You have exposed many issues, not all of them "problems". I'd advise caution before you start a long unwinding thread about many things. We can change small things much faster than big ones.

More importantly, I don't think the facts that upstream development are slower and messier than downstream or that LLVM's policies are arbitrary or that LLVM has strong post-commit review process will change soon, if at all, and no amount of discussions or policies will speed that up.

Not because it's the status-quo, not because the maintainers "said-so", not because "I know better". But because this is where we (all) got after discussing those topics non-stop for (almost?) two decades...



================
Comment at: llvm/docs/CodeReview.rst:54-55
+patch author, this is inherent also to our post-commit review practices.
+Reverting a patch ensures that design discussions can happen without blocking
+other development; it's entirely possible the patch will end up being reapplied
+essentially as is once concerns have been resolved.
----------------
nhaehnle wrote:
> This is incorrect.
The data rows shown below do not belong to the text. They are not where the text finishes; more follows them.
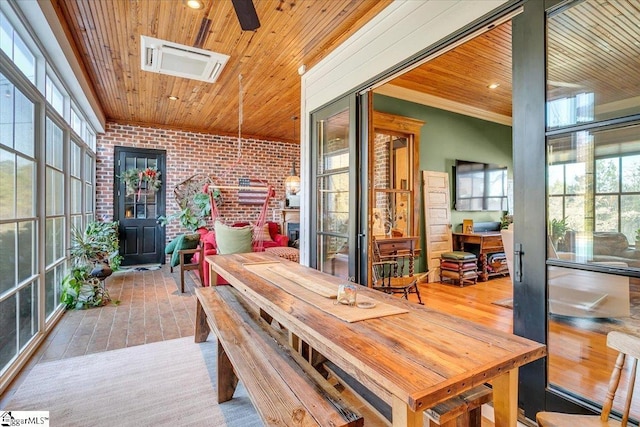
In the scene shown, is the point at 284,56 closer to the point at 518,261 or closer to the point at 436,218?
the point at 518,261

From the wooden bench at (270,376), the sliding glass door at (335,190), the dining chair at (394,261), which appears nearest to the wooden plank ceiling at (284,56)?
the sliding glass door at (335,190)

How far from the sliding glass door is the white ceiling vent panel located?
4.09 feet

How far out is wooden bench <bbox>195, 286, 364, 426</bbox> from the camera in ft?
3.76

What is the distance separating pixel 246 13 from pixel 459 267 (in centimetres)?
423

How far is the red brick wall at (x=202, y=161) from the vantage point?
19.6ft

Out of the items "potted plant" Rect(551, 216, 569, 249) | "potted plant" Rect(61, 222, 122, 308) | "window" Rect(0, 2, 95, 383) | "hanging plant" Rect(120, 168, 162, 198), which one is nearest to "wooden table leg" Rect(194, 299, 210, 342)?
"window" Rect(0, 2, 95, 383)

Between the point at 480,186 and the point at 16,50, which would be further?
the point at 480,186

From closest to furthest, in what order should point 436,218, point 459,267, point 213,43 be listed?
point 213,43 < point 459,267 < point 436,218

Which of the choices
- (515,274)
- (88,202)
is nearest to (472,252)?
(515,274)

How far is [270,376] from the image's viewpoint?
1.42 metres

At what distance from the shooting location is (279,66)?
12.0 ft

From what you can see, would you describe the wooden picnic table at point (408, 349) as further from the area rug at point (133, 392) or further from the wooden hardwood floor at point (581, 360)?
the area rug at point (133, 392)

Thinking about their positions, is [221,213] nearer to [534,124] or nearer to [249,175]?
[249,175]

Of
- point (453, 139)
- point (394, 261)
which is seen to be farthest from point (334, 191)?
point (453, 139)
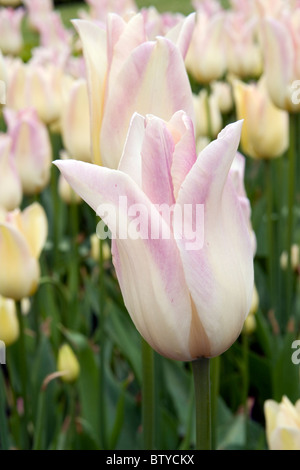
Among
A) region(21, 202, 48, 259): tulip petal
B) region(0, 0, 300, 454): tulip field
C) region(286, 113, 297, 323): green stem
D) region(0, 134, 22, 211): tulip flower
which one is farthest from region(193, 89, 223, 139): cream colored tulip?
region(21, 202, 48, 259): tulip petal

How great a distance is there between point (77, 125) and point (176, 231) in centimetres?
92

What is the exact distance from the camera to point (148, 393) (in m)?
0.93

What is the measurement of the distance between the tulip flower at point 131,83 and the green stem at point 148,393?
0.24m

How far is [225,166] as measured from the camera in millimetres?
568

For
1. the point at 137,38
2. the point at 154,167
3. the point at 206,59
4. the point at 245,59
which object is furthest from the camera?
the point at 245,59

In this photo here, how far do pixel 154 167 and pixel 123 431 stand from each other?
3.43 feet

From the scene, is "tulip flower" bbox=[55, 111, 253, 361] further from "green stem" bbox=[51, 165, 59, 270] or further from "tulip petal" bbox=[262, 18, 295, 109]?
"green stem" bbox=[51, 165, 59, 270]

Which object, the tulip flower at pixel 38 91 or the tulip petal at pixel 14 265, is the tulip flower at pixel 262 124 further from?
the tulip petal at pixel 14 265

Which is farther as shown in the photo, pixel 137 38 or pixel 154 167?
pixel 137 38

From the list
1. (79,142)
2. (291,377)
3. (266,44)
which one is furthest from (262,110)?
(291,377)

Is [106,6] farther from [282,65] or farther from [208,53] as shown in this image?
[282,65]

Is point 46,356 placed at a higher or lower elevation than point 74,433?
higher

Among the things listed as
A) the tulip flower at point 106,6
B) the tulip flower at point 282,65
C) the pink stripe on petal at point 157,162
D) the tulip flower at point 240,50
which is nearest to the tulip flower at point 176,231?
the pink stripe on petal at point 157,162

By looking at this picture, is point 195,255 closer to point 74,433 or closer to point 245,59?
point 74,433
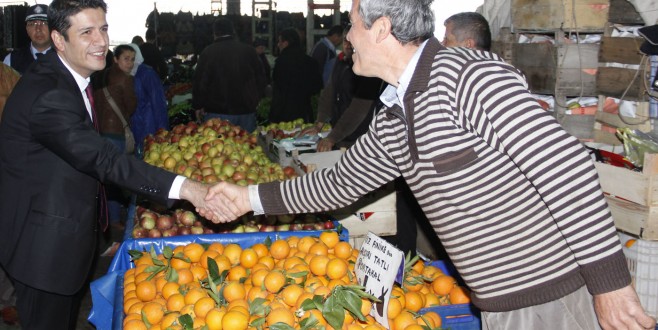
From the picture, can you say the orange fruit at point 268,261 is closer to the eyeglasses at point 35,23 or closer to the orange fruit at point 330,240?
the orange fruit at point 330,240

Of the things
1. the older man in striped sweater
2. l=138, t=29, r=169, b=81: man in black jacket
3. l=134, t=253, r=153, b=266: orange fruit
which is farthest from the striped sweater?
l=138, t=29, r=169, b=81: man in black jacket

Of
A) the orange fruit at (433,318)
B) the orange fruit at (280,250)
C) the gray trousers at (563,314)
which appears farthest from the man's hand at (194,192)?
the gray trousers at (563,314)

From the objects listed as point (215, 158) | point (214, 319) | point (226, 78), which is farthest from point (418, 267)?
point (226, 78)

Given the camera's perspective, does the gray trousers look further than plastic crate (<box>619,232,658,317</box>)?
No

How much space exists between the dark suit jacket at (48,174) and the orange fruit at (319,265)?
0.94m

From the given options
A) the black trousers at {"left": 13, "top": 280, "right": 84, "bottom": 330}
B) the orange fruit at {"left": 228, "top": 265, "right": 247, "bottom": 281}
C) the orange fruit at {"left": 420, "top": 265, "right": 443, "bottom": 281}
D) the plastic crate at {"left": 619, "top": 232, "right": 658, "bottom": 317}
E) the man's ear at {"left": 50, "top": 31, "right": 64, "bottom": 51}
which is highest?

Reverting a patch can in practice block other development more than not reverting it. Please just remove this statement.
What this means to convey is that there are far more people working on other stuff than any one of us are working on our stuff. Perhaps it needs to be rewritten, but the idea is valid.

If a patch is still in discussion, even if it remains in the tree, than it would be disingenuous for people to commit other depending patches on top of that, so essentially, the discussion process will effectively lock your progress no matter where the patch is.

But this is the process that all code reviews follow, upstream or downstream. It's the responsibility of the authors to show the value in their patches, not the other way round.